• 課題内容
志賀先生のストーリーの本文抜粋から、「幼少期の私は、今では信じられ」を含む語句で始まり「中で挫折してしまったのです。」で終わる部分を、一字も変えずに書き出せ。

• 本文抜粋
好奇心を原動力に、ロボット手術の発展に力を尽くす志賀 淑之先生のストーリー

NTT東日本関東病院 ロボット手術センター センター長
志賀 淑之 先生

病弱だった少年時代に抱いた医師への夢

幼少期の私は、今では信じられないくらい小柄で病弱な少年でした。10日に1回は体調不良で学校を休んでいましたし、日々の薬の服用に加えて年に2回は入院して精密検査を受けなければならないほどで、病院には何かとお世話になる機会が多かったです。そんな幼少期を送っていたためか、小学校高学年の頃には自然と“自分と同じような子どもたちを守る小児科医になりたい”という夢を抱いていたのを覚えています。

小児科医になりたいという思いは中学・高校時代も貫き通し、そのまま勉強を頑張って医学部に進学しました。医学部生時代も途中までは小児科医になる一心でいたのですが、実習の途中で挫折してしまったのです。

実習中に外科系への方向転換を決断、泌尿器科の道へ

私の学生時代は実習で全ての科を回ることがカリキュラムとして定められていました。その過程で、小児科病棟に入院している子どもたちの診療を担当させていただいたのですが、大学病院の小児科に入院している子どもたちはほとんどの場合、重症例です。幼い頃から重い病気と闘い続けてきた子と、その子を必死に支え続ける親御さん。まだ若かった私には、親御さんと子どもの気持ちを十分に汲み取ることができませんでした。うまくコミュニケーションがとれずに、患者さんとご家族とのコミュニケーションがだんだんと心の重荷になってしまったのです。それを自覚した瞬間、“自分には小児科医は務まらないかもしれない”と迷いが生じてしまい、最終的に、小児科ではない別の科に進むことを決めました。

• 提供された行

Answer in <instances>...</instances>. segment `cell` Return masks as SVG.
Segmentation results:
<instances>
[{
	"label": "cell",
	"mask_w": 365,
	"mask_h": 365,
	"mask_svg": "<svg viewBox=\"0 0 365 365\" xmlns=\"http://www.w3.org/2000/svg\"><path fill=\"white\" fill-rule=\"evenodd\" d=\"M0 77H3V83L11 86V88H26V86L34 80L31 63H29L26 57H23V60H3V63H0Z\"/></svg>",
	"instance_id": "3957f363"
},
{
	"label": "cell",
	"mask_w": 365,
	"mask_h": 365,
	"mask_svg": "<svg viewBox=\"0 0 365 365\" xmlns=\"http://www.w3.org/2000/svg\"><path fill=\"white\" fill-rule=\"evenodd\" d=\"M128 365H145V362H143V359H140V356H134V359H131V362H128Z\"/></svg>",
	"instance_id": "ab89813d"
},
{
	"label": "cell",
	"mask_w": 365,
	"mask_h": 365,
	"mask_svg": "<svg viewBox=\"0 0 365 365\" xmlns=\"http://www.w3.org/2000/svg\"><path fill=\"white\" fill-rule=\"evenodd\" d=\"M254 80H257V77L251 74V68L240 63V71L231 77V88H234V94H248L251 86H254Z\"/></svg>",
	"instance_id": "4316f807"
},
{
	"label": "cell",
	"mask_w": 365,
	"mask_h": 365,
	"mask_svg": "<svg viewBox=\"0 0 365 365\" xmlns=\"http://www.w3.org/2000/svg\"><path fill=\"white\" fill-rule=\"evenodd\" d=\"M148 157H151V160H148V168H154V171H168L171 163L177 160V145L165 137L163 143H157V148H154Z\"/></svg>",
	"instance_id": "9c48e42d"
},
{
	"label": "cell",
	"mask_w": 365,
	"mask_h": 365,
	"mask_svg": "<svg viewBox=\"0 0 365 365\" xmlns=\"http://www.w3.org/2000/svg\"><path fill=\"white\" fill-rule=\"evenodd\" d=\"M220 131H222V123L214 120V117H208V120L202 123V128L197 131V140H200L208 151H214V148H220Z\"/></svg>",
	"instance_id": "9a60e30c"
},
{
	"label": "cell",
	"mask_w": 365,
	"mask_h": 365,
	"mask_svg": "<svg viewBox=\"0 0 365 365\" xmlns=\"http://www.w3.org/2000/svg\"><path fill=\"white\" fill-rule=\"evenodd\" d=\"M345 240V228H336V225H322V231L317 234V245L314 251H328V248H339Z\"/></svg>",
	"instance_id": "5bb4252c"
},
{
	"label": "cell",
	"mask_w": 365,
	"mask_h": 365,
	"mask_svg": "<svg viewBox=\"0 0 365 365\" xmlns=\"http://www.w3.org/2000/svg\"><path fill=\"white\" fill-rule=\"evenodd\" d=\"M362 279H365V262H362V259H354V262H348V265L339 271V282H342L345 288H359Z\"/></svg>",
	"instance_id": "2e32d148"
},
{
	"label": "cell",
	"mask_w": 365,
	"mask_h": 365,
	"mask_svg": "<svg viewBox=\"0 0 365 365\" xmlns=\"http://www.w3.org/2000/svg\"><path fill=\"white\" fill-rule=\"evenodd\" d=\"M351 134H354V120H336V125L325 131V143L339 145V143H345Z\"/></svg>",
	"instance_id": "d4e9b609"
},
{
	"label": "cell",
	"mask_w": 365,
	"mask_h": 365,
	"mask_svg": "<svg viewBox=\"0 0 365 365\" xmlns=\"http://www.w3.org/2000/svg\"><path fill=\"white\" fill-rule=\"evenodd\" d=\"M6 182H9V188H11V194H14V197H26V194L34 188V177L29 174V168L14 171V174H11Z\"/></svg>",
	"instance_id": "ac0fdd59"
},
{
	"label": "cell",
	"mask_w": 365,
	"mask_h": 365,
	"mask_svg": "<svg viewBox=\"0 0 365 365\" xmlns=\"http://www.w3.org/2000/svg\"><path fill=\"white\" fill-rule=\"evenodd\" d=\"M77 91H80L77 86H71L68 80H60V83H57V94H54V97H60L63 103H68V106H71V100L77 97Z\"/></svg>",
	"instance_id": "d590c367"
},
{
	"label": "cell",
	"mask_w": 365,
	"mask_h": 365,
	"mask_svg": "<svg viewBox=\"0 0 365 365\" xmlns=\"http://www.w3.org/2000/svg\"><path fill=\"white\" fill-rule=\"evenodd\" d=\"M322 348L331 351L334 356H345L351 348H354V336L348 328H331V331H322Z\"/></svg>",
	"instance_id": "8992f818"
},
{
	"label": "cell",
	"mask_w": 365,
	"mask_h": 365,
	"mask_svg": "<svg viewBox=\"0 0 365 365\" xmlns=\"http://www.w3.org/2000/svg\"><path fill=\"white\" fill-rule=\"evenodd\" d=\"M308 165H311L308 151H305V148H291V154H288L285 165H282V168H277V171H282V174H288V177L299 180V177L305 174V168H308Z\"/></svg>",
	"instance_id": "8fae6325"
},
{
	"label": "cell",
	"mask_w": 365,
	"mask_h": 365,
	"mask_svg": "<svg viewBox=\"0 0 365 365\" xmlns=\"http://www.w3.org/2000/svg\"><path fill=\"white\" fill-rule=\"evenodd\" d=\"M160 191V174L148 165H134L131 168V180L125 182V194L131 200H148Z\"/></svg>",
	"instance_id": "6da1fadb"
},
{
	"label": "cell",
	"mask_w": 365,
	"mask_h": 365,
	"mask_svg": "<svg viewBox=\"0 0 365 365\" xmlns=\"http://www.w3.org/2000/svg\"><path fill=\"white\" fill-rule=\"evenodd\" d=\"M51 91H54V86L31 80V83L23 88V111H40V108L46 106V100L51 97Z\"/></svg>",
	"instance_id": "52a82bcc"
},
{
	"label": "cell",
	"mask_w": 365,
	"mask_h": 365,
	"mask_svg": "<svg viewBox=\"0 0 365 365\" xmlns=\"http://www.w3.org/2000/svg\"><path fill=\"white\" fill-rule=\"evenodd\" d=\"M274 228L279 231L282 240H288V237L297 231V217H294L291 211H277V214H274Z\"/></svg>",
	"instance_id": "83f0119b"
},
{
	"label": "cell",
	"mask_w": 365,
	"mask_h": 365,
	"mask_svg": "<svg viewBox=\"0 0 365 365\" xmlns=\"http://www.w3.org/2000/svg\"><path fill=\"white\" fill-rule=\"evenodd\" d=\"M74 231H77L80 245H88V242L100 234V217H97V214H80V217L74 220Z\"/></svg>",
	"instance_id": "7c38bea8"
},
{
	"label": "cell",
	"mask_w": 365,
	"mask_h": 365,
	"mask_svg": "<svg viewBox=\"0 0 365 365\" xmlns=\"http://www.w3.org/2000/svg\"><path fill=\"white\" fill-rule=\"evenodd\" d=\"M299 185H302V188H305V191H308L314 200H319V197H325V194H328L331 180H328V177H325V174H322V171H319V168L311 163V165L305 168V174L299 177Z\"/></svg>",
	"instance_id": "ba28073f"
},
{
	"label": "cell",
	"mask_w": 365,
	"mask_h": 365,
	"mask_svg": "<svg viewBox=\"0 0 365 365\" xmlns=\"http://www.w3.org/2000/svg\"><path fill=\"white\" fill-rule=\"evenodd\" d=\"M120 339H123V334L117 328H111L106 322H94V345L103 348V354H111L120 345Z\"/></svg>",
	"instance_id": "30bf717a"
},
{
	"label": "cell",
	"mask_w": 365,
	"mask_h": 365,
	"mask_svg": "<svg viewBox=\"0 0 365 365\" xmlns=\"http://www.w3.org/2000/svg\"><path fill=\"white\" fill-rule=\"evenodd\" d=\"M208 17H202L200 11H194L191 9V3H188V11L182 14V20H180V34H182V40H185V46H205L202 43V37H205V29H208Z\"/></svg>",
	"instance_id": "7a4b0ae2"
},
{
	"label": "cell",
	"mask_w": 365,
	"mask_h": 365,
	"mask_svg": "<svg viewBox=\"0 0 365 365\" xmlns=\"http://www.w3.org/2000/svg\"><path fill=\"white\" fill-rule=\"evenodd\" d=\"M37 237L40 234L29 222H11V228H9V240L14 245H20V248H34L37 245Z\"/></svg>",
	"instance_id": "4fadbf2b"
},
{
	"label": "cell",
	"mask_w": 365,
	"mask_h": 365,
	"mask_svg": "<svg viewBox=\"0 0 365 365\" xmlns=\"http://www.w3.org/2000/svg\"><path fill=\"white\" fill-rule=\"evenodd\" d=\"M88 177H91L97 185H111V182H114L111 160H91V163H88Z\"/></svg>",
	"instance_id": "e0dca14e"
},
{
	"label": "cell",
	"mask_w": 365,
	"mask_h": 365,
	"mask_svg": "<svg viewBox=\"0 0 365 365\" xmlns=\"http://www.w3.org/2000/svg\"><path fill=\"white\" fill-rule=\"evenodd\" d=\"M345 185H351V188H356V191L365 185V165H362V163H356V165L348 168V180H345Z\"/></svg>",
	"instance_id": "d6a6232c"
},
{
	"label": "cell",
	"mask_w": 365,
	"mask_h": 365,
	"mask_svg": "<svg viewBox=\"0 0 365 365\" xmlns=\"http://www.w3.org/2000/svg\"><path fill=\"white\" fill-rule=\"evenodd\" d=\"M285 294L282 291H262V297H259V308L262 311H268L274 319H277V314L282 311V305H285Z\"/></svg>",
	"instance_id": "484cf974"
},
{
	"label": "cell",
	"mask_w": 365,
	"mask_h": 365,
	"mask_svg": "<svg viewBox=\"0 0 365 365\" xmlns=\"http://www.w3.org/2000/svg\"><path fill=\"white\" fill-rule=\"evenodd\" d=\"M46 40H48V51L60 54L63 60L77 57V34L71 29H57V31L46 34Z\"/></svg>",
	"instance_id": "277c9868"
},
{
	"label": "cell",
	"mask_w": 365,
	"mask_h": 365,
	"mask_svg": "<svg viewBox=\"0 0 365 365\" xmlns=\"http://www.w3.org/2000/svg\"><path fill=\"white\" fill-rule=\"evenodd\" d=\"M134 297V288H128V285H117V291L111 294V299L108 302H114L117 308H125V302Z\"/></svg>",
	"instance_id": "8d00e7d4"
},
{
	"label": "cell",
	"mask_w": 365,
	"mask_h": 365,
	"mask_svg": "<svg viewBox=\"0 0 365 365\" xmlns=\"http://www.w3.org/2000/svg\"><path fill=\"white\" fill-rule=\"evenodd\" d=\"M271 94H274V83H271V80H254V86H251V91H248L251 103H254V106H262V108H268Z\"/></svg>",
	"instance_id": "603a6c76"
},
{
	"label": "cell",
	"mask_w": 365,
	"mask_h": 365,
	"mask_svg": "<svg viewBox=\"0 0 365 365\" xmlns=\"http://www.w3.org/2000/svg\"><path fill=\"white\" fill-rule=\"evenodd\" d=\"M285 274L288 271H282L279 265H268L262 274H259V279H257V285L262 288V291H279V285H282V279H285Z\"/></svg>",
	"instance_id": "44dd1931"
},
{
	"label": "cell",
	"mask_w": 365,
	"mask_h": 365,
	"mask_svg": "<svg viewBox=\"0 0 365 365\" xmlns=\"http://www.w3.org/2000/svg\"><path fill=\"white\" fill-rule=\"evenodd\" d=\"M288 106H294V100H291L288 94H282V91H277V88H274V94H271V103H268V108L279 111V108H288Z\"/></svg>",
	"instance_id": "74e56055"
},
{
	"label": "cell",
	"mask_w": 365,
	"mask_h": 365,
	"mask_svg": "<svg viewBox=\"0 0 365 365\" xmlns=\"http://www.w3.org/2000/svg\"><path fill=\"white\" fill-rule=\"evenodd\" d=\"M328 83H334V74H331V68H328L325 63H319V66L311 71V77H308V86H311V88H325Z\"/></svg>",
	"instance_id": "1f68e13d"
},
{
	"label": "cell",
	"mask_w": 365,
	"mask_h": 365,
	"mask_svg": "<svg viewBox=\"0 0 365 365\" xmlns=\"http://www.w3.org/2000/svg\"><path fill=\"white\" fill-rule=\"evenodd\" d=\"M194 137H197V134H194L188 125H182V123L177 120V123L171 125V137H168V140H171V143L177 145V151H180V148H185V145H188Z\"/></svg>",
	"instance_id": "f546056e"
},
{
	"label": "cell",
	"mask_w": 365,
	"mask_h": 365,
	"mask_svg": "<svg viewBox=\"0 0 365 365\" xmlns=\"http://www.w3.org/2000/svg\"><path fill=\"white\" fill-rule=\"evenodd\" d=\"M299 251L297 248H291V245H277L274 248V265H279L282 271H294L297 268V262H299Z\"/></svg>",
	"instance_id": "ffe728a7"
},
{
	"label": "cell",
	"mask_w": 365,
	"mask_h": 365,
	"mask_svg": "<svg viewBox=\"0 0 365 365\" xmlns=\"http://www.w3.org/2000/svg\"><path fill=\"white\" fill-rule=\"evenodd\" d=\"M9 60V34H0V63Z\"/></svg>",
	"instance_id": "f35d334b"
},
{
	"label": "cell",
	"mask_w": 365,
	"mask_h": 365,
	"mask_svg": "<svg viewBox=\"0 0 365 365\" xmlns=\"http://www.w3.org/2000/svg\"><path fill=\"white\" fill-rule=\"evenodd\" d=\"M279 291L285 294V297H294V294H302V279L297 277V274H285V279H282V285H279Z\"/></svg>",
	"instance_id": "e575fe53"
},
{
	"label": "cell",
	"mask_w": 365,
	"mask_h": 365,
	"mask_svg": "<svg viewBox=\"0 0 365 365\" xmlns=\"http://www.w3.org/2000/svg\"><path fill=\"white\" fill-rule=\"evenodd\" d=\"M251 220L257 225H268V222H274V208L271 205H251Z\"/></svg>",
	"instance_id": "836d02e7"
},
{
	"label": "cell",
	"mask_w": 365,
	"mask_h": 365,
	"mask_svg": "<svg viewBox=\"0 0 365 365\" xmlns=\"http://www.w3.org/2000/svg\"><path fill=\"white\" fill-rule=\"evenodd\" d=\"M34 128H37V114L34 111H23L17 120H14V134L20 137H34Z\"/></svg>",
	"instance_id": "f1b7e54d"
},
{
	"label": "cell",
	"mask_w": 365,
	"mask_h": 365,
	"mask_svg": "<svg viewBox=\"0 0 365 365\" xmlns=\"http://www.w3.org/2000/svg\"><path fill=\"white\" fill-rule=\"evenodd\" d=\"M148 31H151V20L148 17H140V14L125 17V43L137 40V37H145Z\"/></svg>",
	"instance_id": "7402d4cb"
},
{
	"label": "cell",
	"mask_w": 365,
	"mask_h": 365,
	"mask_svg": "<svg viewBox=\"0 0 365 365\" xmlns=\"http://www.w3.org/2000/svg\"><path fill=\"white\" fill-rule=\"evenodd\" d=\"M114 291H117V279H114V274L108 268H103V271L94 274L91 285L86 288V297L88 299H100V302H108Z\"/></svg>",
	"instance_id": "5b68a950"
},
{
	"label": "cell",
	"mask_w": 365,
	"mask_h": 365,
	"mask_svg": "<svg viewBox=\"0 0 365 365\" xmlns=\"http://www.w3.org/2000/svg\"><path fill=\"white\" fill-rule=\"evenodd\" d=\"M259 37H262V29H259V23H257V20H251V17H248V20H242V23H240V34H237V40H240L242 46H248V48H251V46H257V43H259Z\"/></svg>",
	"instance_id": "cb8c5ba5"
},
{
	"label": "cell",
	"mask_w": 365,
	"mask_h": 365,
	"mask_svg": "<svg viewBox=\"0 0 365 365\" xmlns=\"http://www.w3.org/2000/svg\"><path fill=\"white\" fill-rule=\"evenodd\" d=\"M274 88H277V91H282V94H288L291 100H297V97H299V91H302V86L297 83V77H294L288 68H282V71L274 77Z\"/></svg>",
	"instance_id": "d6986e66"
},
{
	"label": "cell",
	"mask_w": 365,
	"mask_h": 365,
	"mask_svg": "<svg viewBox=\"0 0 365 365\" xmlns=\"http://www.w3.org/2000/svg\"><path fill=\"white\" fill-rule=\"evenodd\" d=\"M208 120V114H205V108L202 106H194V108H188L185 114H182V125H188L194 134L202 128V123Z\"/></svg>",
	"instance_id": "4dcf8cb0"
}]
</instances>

• 解答
幼少期の私は、今では信じられないくらい小柄で病弱な少年でした。10日に1回は体調不良で学校を休んでいましたし、日々の薬の服用に加えて年に2回は入院して精密検査を受けなければならないほどで、病院には何かとお世話になる機会が多かったです。そんな幼少期を送っていたためか、小学校高学年の頃には自然と“自分と同じような子どもたちを守る小児科医になりたい”という夢を抱いていたのを覚えています。

小児科医になりたいという思いは中学・高校時代も貫き通し、そのまま勉強を頑張って医学部に進学しました。医学部生時代も途中までは小児科医になる一心でいたのですが、実習の途中で挫折してしまったのです。